Response shapes differ between CKBunker versions:
- Newer: `message_signed` frame with `{address, signature}`.
- Older: `local_download` with a three-line body: `signature\naddress\nmessage`.
The client handles both.
## Response parsing notes
### Rejection text
Coldcard rejection reasons come back embedded in a rendered HTML modal. The
grammar is stable:
```
Rejected by Coldcard.
Rejected: <reason[, reason...]>
```
Common reasons observed:
| Reason | Meaning |
|-----------------------------------------------------------|-------------------------------------------------|
| `rule #1: need user(s) confirmation` | Rule #1 applies, no user auth supplied |
| `rule #2: would exceed period spending` | Rule #2 cap hit, falls through to Rule #1 |
| `bad TOTP code` | TOTP was supplied but didn't verify |
| `policy refuses this path` | Message signing on a disallowed path |
| `not enough funds` | UTXOs for the PSBT aren't available |
| `warnings rejected` | PSBT carries a warning and policy doesn't allow |
The harness's `SignResult.is_expected_rejection("rule #1")` does a
case-insensitive substring match so the actual rejection reason can be
asserted without overfitting to exact Coldcard firmware wording.
### The "Amount Spent" display bug
CKBunker 0.9.1 occasionally renders `Amount Spent` as the sum of the Rule #1
and Rule #2 period caps instead of actual cumulative spend. The Coldcard's
internal velocity counter is authoritative. The harness does **not** rely
on the amount field for any assertion — it checks `Approvals` and
`Refusals` deltas only, which are accurate.
## Timing
Coldcard signing is fast but not instant — typical round-trip under 1s for
small PSBTs, 25s for TOTP-authorised PSBTs. The harness uses a 30-second
timeout for sign attempts, 20 seconds for message signing. If you see
timeouts regularly, check:
- USB passthrough is still attached (`lsusb | grep d13e` on the VM)
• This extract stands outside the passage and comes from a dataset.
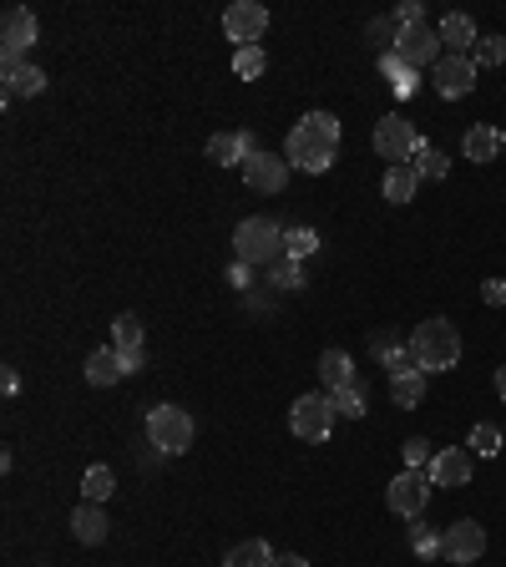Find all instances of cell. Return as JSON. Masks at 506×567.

- the Coldcard isn't blocked on a screen prompt (it shouldn't be in HSM mode)
- `ckbunker.service` isn't restarting under load
## What this protocol can't do
- **No policy introspection over the wire.** The installed policy is only
visible via the UI (and the Coldcard keypad/MicroSD log). This harness
therefore relies on the operator declaring expected thresholds in
`config.yaml` and asserts outcomes against those declared values.
- **No atomic batch sign.** Each PSBT is submitted one at a time. The
WebSocket can be reused, but each sign_psbt call is independent. This is
fine — the Coldcard enforces per-txn limits anyway.
- **No policy change.** There is no protocol action for editing the
policy. This is intentional; policy changes go through keypad + MicroSD.